Four of these pieces ‘Vasilissa, ergo gaude’, ‘O gemma, lux’ ‘O, sancte Sebastiane’, and ‘Supremum est mortalibus’ are isorhythmic motets (a complex technique which I will not go into now) and can, unusually, be fairly precisely dated.

The first may well be Dufay’s earliest known composition. It is short, lively and definitely young man’s music being dated to 1420. ‘O Sancte Sebastiane’ was probably composed during a plague epidemic c.1424. ‘O gemma lux’ is a little more difficult to pin down but c.1434 is possible. ‘Supremum est mortalibus’ is dated by Paul van Neval on his CD of the isorhythmic motets (Harmonia Mundi 901700) to 1433. These then are early works. David Fallows in the book on Dufay (The Master Musicians, Dent, revised 1987) gives slightly different dates. But if the manuscript was compiled say from between c.1422-1437 all of these works would fit, particularly as Van Neval dates the second one as late as 1437.

Many other composers are represented in the manuscript but Dufay stands out in quantity and quality.

The ‘Clerk’s Group’ consist on this CD of four men and two women with no sopranos; they perform these motets, indeed the entire CD, a capella.

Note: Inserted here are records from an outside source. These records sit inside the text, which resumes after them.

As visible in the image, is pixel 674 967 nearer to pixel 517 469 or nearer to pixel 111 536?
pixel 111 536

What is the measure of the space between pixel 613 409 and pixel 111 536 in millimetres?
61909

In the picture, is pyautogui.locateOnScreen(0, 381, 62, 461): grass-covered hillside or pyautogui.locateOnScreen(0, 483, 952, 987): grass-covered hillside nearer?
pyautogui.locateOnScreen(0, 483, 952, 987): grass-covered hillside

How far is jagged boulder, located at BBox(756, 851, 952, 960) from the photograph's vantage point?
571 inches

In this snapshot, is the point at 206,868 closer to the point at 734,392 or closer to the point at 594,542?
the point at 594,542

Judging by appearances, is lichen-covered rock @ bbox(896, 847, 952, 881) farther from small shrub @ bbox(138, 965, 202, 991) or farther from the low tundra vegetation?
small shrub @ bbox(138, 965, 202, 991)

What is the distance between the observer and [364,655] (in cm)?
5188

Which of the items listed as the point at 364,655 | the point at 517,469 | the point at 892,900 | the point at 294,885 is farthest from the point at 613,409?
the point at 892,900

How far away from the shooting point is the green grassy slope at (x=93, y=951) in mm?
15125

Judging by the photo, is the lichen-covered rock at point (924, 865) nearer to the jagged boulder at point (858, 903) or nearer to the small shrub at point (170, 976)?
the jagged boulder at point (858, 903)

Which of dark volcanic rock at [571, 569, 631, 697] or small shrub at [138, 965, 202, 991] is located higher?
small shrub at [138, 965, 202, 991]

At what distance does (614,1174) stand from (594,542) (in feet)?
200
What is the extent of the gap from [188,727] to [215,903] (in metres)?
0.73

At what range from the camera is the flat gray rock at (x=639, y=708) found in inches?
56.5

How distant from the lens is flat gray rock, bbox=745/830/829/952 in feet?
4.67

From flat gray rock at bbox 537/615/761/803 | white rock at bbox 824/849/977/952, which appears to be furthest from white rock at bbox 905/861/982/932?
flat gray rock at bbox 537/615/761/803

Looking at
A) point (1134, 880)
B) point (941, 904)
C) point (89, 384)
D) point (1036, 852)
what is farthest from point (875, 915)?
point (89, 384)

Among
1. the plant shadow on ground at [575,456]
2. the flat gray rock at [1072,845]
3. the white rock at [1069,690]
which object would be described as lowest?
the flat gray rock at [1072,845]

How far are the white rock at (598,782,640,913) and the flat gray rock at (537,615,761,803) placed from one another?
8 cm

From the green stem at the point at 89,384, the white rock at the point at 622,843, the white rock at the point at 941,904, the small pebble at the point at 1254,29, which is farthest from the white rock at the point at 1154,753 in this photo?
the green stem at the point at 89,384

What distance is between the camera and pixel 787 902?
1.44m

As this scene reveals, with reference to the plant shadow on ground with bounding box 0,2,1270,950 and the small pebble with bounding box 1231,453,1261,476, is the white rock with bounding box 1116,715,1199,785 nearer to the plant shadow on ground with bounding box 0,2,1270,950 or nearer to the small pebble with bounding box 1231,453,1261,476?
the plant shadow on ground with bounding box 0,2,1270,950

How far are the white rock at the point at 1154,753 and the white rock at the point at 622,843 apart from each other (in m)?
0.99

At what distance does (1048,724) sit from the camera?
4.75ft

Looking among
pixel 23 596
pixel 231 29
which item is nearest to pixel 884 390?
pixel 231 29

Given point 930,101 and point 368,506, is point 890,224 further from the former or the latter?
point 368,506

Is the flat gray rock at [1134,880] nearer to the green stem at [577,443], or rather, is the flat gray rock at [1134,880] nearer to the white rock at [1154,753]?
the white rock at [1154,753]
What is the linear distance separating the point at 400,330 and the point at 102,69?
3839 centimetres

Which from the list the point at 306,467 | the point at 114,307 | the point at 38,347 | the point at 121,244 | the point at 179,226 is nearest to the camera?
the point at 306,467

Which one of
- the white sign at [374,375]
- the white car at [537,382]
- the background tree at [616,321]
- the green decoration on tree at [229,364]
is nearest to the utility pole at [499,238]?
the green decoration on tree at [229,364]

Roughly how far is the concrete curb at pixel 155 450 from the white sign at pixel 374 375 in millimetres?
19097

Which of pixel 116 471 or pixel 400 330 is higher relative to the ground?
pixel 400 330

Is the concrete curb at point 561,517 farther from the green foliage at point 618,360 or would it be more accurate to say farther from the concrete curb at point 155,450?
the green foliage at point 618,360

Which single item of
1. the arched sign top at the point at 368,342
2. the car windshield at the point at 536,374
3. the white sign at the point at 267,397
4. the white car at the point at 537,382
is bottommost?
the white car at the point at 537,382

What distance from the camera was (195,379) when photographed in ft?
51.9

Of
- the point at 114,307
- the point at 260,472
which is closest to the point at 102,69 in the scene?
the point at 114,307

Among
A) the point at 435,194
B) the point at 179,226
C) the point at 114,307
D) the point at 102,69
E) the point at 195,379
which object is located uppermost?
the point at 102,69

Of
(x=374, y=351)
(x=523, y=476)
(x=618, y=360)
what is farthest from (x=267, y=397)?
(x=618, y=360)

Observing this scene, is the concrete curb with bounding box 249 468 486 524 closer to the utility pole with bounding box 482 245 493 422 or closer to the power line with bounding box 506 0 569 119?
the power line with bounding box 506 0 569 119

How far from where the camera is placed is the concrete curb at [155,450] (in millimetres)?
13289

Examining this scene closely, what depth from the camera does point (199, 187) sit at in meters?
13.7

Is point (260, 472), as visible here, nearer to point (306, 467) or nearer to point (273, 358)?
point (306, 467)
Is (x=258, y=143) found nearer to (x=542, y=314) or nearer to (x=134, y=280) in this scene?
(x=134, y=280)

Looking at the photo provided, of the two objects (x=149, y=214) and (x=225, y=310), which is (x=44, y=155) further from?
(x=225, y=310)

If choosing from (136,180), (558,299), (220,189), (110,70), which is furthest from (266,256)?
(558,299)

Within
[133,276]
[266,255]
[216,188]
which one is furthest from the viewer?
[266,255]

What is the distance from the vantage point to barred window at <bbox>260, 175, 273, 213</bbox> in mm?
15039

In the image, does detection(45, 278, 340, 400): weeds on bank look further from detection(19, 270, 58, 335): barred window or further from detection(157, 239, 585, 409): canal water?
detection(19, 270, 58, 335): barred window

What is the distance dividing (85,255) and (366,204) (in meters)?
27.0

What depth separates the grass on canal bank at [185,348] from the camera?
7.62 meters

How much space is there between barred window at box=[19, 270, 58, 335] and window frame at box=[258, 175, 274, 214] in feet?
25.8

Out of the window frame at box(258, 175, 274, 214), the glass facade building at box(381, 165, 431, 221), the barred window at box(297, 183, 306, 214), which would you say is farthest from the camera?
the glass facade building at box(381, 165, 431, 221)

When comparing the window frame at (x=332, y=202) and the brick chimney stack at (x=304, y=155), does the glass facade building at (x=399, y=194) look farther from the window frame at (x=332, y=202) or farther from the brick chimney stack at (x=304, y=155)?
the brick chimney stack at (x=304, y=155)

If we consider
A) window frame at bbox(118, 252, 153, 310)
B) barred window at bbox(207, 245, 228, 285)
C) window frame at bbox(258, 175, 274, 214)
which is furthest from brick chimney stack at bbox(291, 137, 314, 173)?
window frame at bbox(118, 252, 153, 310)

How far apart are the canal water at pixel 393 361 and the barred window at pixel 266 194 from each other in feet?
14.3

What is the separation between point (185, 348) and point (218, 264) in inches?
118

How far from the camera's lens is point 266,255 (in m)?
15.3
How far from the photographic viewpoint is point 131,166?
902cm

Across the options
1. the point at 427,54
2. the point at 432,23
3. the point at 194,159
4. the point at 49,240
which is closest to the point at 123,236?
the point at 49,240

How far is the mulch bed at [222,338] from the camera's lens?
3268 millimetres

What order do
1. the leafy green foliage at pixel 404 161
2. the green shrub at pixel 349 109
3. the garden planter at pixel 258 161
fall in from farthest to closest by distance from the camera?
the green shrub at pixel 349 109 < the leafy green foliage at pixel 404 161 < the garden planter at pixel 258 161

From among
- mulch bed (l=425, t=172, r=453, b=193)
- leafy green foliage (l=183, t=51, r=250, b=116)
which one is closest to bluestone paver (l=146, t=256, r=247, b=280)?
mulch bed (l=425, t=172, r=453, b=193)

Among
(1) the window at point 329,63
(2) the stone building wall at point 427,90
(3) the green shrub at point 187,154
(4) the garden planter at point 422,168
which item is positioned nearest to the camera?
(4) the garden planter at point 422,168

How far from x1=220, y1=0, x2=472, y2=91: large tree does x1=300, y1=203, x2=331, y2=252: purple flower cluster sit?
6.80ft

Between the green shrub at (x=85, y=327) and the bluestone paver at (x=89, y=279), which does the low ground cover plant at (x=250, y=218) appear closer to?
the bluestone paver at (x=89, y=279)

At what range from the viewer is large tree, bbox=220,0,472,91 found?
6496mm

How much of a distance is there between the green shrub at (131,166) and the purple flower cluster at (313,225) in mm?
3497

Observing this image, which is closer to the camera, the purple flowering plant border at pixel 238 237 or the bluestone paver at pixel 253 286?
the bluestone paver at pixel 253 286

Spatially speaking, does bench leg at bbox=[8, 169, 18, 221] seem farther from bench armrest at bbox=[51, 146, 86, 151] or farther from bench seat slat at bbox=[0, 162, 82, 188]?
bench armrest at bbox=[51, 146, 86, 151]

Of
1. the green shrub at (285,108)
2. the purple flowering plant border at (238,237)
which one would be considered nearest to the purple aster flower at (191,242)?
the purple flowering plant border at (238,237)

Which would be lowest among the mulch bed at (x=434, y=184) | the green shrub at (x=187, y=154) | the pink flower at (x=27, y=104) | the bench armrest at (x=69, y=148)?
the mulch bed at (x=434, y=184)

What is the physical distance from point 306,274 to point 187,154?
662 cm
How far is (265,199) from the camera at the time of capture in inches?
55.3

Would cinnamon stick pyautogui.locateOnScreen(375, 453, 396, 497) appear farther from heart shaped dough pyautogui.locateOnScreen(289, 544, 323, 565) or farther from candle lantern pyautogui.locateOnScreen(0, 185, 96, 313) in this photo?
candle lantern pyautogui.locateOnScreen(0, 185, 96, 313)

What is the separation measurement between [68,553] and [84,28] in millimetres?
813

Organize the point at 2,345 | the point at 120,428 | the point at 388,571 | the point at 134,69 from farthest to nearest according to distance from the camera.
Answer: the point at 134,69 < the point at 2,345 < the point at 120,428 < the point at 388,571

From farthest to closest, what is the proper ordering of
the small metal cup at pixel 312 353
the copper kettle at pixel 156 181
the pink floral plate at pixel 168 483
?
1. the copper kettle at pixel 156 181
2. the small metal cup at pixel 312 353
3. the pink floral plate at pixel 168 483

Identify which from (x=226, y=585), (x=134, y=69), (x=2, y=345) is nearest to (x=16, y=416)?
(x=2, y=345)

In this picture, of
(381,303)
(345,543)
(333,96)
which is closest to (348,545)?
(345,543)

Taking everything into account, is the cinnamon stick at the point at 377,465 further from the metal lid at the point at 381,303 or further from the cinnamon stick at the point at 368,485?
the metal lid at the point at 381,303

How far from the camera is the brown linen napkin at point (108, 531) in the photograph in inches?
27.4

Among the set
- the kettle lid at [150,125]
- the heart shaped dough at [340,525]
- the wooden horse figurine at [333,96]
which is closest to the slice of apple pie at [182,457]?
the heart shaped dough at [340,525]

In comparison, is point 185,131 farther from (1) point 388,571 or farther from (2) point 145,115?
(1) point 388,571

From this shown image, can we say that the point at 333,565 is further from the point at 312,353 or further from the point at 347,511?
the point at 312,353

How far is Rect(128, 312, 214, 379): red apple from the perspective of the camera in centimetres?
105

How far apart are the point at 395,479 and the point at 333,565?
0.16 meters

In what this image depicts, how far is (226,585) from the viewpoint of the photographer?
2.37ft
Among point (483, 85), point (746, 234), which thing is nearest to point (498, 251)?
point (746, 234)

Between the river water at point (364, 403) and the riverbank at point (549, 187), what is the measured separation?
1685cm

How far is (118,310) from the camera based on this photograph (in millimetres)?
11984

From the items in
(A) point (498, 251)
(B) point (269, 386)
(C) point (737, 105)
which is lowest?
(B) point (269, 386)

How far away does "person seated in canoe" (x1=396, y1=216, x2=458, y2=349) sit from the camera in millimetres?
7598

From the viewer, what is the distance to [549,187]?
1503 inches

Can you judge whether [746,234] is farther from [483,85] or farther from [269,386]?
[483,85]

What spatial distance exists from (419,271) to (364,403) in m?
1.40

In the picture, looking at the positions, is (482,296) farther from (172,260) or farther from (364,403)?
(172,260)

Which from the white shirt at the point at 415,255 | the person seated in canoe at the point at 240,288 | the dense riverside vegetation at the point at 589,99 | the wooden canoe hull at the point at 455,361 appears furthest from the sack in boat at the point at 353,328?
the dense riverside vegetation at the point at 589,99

Van Neval opts for some instrumental participation. Both approaches work and are impressive in their own ways. Unaccompanied ‘Vasilissa ergo’ sounds bright and young and joyous. With sackbuts playing the men’s parts it has nobility and a sense of occasion.

The rest of this CD is worth investigation and is always beautifully done. In fact I think that in the three discs ‘The Clerk’s Group’ have made for Signum they are at their most consistently good. (I could heartily recommend their disc of Machaut isorhythmic motets on Signum D011) The balance of light and dark in this music is important. A light touch in the top part as the lyrical lines weave and echo across the text and a creamy dark quality to the sustained lines in the tenors and basses. These are carried off with character and understanding.

At the top of this review I mention paired Mass movements. The 1420s and 1430s were not quite yet a time when composers produced complete Mass cycles, although Machaut had done just that in the 1360s. Generally a Gloria and Credo would go together for example each with a similar head motif or opening melody or harmonic pattern. The booklet notes by Edward Wickham, which are too general, and comment only on some of the pieces do not mention this. Even a moment’s hearing of the opening of these movements will quickly give the listener an understanding of this technique. The Sanctus and Agnus are similarly linked.

Of the other works ‘Inclita stella maris’ is an oddity. Its lower parts are untexted and apparently one is not even necessary, some groups would perform them instrumentally. Wickham has them sung to an unobtrusive vowel sound - a technique also employed by Gothic Voices. The text is passed between to top two lines in mensural canon, the effect of which is that neither part has the same rhythm but both have the same melody. The ‘Gloria Spiritus et alme’ is a Pentecostal troped text. The music seems to stretch back to an earlier generation and to me does not seem to sound like Dufay. There is also another work to ‘St.Sebastiane’ that is the free and flowing three-part motet ‘O beate Sebastiane’, which seems to be more like a song than a motet.

The variety in the work of any great composer is always a surprise. This CD brings us such surprises. If you have recordings of Dufay’s late, great Masses (for example ‘Ecce ancilla Domini’ on Virgin Veritas with the Ensemble Gilles Binchois 5 45050 2) then these young motets will appear to lack sobriety and decorum. But personally I prefer them to the more inward looking late Masses. On this CD they are given every chance to be appreciated as they were written on the original page.